Performance Implications
| Mode | Predicate Evaluation | Wrapper Overhead | Violation Cost |
|---|---|---|---|
strict | Every call | Minimal wrapper | Throws error |
warn | Every call | Minimal wrapper | Handler call |
silent | Never | None (returns original fn) | None |
The difference between strict/warn and silent is structural: strict and warn create a wrapper function. Silent returns the original function with zero runtime cost.
Switching Modes Per Environment
Use createContractor() to set the mode at startup:
import { createContractor } from "vowwch"
const mode =
process.env.NODE_ENV === "production"
? "silent"
: process.env.NODE_ENV === "test"
? "strict"
: "warn"
const { contract } = createContractor({ mode })
Individual contracts can override the inherited mode:
const isString = (v: unknown): v is string => typeof v === "string"

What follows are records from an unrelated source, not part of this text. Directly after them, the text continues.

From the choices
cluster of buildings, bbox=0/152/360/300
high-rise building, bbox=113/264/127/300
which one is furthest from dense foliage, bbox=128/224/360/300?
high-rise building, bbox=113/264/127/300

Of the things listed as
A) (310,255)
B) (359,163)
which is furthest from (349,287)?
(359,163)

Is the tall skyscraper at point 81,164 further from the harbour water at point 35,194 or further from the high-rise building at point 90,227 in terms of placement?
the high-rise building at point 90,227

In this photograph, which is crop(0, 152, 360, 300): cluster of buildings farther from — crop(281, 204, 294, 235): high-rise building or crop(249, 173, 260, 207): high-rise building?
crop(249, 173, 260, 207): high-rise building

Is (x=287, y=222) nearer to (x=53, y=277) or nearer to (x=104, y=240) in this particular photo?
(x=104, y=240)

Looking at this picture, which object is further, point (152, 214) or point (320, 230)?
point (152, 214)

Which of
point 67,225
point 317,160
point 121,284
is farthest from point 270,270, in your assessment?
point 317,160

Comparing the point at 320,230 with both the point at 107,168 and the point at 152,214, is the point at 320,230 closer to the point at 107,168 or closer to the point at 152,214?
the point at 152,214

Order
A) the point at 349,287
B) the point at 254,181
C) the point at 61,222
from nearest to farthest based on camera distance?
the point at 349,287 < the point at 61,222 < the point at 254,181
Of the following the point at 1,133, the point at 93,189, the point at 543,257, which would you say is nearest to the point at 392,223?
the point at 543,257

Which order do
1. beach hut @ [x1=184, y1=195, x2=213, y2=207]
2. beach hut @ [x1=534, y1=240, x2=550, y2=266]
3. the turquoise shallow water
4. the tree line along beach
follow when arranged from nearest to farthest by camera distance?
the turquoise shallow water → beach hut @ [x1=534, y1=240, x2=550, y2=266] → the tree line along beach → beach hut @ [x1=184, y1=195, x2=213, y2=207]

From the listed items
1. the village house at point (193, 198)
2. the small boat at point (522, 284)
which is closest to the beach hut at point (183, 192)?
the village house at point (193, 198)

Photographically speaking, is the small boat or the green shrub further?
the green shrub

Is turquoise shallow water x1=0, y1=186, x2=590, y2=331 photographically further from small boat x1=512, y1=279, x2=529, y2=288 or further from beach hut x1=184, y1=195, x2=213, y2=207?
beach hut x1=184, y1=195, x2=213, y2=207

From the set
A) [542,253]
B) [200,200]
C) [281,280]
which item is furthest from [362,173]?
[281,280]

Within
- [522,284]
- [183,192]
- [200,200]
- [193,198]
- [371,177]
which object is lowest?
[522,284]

const parseInput = contract((raw: string) => JSON.parse(raw), {
name: "parseInput",
input: isString,
})
const criticalParse = contract((raw: string) => JSON.parse(raw), {
name: "criticalParse",
input: isString,
mode: "strict",
})
Choosing a Mode
| Environment | Recommended Mode | Reason |
|---|---|---|
| Development | strict | Fail fast on bad data during coding |
| Unit tests | strict | Surface violations as test failures |
| Integration tests | warn | Collect violations without blocking test runs |
| Staging | warn | Monitor violations against real-world data |
| Production (observable) | warn | Log violations to Sentry, Datadog, etc. |
| Production (hot path) | silent | Zero overhead on performance-critical code |
Combining with createContractor
Create separate contractors for different enforcement levels:
import { createContractor } from "vowwch"
const { contract: tracked } = createContractor({ mode: "warn" })
const { contract: critical } = createContractor({ mode: "strict" })
Use tracked for most contracts and critical for contracts that must never allow invalid data through.
Gotchas
There is no runtime validation that the mode string is valid. Passing an invalid string results in undefined behavior.
Switching from "silent" to another mode requires recreating the contracts because silent mode returns the original function reference.